Last summer, these distributions were replaced by general food aid, benefiting the resident population (in all, regular distributions to 360000 persons) most of whom had recently returned to their homes. This aid was discontinued as planned at the end of the year.
In 1995, ICRC distributed
ICRC helped farmers generate a minimum level of household food security and self-reliance. It handed out seeds and agricultural implements to 66,000 Rwandan families in Gitarama, Butare, Bugesera and Cyangugu Prefectures. Along with the seeds, these families received supplementary food rations to help ensure that the seeds would not be eaten (seeds protection).
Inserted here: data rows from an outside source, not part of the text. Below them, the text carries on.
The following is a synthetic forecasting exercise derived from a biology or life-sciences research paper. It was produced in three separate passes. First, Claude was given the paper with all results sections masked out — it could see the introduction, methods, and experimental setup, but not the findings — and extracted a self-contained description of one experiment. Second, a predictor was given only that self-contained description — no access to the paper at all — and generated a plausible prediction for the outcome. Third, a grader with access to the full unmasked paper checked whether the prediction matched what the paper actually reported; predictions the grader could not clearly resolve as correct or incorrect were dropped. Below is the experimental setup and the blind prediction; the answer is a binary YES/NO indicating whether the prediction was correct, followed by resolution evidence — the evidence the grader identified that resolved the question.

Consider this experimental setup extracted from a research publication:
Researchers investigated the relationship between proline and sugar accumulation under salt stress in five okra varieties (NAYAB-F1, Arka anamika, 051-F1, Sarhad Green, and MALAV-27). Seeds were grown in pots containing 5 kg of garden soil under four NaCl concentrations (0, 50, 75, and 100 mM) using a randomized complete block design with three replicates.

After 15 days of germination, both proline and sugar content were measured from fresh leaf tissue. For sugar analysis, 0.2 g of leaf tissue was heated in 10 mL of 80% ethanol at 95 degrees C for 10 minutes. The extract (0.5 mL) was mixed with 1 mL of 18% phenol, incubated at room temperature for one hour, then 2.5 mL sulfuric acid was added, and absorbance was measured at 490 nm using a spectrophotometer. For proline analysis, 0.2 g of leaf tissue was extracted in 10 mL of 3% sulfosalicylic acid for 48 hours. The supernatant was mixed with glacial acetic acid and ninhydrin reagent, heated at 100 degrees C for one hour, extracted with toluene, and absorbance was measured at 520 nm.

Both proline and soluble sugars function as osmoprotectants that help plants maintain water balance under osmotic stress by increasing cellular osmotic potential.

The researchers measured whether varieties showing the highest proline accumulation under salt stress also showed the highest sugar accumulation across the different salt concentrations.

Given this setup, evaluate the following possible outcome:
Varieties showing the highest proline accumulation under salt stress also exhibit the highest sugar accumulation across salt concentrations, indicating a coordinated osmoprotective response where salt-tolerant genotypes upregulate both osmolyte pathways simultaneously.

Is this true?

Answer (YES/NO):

To bolster the governments efforts to restore the education system, ICRC, since April, distributed 1,470 MT of food to 20,000 secondary school pupils in four prefectures. In October, the responsibility for the program was passed on to the Rwandan Red Cross through an agreement
All year long, ICRC assisted prisoners with food (6000 MT) and non-food items. The food aid was towards the end of the year increasingly taken over by the Ministry of Justice.
MEDICAL: improving public health
ICRC focused on the reconstruction of health centres and the medical needs in places of detention.
Under the auspices of ICRC and in agreement with the Ministry of Health, the French and German Red Cross assisted 14 health centres in Kigali rural, Gitarama and Byumba which were damaged during the events of 1994. ICRC also supported one health centre in Kibuye. These centres cover the basic medical needs of 450,000 Rwandans.
The buildings of the health centres were repaired, the water and electricity re-established and new medical equipment and furniture purchased. The Red Cross supplied medicine and trained the local personnel.
By the end of the year, the health centres provided services for pre- and post natal care, deliveries, vaccinations, family planning, health education and AIDS prevention. In 1996 the health centres should be able to function without ICRC involvement.
ICRC doctors and nurses worked in the prisons treating detainees in need of medical assistance. They helped set up dispensaries where Rwandan staff carried out day-to-day medical consultations and treatments. This remained a major task as inmates in some locations lived in disastrous conditions due to lack of space.
At the beginning of the year, the high mortality rate in all prisons prompted ICRC to engage in a vast assistance program that in the autumn drastically had reduced the mortality rate. At the end of the year, the most common diseases were dysentery, tuberculosis, malaria and respiratory infections.
Following the closure of camps for internally displaced in the south of Rwanda in April, ICRC set up a surgical unit at the Butare University Hospital. This unit became operational in a matter of 48 hours, and ICRC surgical teams treated more than 200 wounded patients. The unit remains on stand-by in case of future emergencies.
DISSEMINATION: promoting IHL
In 1995, ICRC initiated a program aimed at creating awareness of international humanitarian law (IHL) within the army and the gendarmerie.
In February, a seminar was held in Kigali for political commissioners and officers of the Etat-Major. In July and August, a similar program was organised at the National Police School (EGENA) in Ruhengeri.
Throughout the year, ICRC conducted regular dissemination session for authorities in the Prefectures such as mayors, judicial police officers and prison directors.
ICRC launched a radio campaign to heighten public awareness on ways of re-establishing family links. Radio spots were aired and advertisements printed in four newspapers.
Printed material, such as leaflets and pocket calendars informing about ICRC activities, as well as posters teaching people about the importance of hygiene and clean water, were printed in Kigali and distributed widely.